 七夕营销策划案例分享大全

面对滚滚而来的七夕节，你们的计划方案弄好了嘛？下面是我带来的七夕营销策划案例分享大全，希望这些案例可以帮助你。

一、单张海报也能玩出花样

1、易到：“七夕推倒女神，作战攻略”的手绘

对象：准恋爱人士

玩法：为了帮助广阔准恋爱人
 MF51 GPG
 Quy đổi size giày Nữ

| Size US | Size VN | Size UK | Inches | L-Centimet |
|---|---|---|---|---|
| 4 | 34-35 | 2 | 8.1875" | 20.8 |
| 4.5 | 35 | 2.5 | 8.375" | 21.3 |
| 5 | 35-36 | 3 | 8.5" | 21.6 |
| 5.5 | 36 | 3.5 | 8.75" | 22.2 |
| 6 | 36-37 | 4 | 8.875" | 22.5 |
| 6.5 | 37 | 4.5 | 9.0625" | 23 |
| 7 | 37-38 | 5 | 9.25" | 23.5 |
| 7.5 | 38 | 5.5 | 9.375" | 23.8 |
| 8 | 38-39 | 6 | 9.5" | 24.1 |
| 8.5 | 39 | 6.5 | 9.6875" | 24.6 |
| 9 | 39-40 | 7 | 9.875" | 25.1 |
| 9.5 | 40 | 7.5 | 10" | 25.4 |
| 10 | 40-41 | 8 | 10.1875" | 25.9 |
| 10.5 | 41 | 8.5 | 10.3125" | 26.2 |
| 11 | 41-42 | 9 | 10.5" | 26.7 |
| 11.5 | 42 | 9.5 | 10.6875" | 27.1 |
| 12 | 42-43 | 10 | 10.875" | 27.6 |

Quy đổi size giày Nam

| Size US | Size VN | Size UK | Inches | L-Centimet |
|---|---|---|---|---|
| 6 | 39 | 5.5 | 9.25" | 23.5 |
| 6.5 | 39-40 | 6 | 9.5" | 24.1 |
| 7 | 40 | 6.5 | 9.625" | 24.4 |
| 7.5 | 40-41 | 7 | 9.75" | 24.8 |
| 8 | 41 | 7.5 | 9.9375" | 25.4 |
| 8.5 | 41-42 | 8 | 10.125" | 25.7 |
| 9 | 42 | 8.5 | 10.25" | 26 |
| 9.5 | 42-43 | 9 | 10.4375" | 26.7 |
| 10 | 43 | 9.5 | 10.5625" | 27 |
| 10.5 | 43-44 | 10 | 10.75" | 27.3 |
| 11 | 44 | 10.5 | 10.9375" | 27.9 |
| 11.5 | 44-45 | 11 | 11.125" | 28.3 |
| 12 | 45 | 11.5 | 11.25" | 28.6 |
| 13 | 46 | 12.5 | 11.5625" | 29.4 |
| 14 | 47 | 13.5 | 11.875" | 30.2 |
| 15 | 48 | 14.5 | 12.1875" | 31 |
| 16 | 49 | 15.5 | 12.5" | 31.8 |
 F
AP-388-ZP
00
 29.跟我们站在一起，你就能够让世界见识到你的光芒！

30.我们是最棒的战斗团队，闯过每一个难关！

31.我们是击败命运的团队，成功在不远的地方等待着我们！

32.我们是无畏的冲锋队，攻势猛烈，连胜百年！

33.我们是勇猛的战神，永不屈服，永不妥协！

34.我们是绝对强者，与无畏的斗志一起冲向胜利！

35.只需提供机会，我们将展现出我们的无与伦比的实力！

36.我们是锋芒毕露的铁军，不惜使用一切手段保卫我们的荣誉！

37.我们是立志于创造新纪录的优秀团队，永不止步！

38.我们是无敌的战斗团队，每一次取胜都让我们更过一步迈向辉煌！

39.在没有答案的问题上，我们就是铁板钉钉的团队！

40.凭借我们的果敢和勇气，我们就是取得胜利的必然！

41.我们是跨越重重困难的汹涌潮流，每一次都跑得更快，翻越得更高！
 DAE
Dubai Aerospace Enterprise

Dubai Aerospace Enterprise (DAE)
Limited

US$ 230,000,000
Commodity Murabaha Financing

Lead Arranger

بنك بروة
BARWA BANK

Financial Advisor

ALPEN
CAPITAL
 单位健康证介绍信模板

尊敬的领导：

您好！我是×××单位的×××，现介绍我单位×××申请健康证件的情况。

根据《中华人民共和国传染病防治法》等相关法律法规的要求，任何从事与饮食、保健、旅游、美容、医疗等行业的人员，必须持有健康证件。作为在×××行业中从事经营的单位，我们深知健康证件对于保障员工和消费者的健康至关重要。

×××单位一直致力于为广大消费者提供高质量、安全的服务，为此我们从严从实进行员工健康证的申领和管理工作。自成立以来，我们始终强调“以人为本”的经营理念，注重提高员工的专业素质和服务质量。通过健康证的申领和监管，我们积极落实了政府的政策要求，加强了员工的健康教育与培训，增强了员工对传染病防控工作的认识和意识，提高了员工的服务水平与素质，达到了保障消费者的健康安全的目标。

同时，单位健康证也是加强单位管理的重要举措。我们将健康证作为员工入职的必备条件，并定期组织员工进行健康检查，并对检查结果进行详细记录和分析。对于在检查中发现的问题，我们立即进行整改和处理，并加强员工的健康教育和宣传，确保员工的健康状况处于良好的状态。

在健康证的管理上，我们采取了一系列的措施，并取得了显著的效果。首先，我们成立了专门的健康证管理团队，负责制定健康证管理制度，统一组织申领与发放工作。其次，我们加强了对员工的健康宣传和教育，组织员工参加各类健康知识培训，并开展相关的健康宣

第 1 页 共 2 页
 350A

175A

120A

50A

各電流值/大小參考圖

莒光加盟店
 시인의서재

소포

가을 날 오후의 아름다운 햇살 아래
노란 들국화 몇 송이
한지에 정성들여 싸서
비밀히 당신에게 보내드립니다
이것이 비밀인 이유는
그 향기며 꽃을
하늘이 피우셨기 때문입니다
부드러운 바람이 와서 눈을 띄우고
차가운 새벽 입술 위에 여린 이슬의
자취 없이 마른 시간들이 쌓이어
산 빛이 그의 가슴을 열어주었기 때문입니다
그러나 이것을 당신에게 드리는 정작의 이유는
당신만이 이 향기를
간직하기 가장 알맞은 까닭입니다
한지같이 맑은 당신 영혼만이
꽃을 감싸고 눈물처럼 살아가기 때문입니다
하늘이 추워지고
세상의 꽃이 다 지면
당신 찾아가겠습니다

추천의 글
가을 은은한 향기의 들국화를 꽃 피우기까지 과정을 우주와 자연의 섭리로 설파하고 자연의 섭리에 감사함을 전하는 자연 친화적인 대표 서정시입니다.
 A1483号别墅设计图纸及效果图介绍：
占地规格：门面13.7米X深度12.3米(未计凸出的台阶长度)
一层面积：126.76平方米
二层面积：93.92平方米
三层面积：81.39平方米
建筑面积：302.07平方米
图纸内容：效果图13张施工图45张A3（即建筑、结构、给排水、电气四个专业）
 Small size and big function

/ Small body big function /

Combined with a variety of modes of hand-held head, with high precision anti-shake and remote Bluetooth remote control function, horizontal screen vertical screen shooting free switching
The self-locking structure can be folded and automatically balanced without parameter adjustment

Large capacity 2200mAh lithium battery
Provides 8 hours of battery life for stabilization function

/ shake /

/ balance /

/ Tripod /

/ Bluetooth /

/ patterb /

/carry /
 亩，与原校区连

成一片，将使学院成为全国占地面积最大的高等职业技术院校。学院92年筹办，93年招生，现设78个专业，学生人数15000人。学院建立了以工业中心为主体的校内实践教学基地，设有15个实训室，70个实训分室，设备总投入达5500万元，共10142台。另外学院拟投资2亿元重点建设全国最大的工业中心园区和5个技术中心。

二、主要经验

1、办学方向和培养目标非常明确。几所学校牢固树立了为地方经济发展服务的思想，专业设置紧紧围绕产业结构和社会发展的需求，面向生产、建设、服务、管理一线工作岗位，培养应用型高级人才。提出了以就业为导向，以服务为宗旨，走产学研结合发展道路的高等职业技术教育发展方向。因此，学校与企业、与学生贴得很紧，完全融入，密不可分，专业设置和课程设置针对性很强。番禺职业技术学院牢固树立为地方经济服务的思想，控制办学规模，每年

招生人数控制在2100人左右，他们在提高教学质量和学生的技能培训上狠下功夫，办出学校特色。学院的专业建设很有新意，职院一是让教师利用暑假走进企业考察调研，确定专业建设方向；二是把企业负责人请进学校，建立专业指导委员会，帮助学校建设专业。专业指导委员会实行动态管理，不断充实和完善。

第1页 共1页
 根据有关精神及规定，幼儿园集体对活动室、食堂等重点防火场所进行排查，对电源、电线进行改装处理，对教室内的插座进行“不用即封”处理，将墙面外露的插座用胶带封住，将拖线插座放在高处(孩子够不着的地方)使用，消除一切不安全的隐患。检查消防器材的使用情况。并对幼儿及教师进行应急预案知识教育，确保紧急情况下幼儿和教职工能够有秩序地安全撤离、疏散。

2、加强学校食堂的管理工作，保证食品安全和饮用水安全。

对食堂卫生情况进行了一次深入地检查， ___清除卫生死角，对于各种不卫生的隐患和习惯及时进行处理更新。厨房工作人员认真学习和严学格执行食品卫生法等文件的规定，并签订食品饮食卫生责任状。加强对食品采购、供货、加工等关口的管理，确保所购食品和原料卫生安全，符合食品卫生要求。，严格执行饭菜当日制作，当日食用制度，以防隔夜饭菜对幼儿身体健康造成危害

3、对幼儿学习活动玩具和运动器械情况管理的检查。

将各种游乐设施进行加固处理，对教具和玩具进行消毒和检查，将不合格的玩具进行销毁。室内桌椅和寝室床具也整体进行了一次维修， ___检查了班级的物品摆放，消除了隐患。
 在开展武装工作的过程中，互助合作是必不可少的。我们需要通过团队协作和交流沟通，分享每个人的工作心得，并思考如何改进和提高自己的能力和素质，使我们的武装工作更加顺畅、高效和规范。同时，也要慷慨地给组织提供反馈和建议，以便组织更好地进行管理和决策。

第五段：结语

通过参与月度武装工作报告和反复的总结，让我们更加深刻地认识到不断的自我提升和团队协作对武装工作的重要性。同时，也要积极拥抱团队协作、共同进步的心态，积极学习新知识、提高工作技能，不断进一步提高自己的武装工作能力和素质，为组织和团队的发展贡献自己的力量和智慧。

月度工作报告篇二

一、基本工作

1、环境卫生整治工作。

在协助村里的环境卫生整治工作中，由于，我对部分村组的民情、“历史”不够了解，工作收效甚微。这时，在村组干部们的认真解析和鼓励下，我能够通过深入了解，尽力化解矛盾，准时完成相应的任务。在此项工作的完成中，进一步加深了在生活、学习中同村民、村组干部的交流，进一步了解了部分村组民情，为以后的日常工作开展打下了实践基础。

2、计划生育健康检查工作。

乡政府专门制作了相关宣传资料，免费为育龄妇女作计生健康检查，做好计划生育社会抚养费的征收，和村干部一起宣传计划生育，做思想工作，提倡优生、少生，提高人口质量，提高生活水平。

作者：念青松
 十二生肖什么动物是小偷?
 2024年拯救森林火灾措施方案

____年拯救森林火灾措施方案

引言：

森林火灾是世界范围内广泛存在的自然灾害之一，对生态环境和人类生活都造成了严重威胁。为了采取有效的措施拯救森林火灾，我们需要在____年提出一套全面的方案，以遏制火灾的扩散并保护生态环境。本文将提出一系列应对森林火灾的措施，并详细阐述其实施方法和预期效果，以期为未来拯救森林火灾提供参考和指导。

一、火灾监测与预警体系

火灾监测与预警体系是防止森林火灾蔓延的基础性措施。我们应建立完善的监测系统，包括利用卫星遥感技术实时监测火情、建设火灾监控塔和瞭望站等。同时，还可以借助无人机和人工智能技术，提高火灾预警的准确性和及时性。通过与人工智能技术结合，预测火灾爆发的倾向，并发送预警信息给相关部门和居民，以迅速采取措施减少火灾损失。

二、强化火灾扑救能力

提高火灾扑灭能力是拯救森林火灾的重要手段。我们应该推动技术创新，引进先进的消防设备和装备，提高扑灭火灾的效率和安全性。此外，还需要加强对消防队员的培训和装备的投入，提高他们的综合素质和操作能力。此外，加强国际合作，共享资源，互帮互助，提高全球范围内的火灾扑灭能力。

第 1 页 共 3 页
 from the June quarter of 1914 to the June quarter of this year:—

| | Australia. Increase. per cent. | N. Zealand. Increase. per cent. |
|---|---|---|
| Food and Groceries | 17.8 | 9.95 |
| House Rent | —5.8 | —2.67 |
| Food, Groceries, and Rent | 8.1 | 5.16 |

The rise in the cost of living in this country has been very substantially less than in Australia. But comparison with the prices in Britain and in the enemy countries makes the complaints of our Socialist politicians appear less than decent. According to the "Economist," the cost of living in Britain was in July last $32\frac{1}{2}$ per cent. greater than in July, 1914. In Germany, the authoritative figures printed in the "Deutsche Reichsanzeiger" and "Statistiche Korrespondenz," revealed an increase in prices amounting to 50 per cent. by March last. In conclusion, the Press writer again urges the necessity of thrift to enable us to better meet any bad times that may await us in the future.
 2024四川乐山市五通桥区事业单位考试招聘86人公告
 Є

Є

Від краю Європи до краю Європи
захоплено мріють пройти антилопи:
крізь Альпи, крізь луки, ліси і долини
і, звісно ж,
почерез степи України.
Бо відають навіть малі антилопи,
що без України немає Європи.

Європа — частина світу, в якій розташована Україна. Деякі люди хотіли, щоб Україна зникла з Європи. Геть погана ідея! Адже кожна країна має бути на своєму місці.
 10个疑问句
=-=-=
Work to be completed -
Retype exactly the lines above, from the one with "세상의 꽃이 다 지면" through the one with "big function /", inclusive.

Solved problem -
세상의 꽃이 다 지면
당신 찾아가겠습니다

추천의 글
가을 은은한 향기의 들국화를 꽃 피우기까지 과정을 우주와 자연의 섭리로 설파하고 자연의 섭리에 감사함을 전하는 자연 친화적인 대표 서정시입니다.
 A1483号别墅设计图纸及效果图介绍：
占地规格：门面13.7米X深度12.3米(未计凸出的台阶长度)
一层面积：126.76平方米
二层面积：93.92平方米
三层面积：81.39平方米
建筑面积：302.07平方米
图纸内容：效果图13张施工图45张A3（即建筑、结构、给排水、电气四个专业）
 Small size and big function

/ Small body big function /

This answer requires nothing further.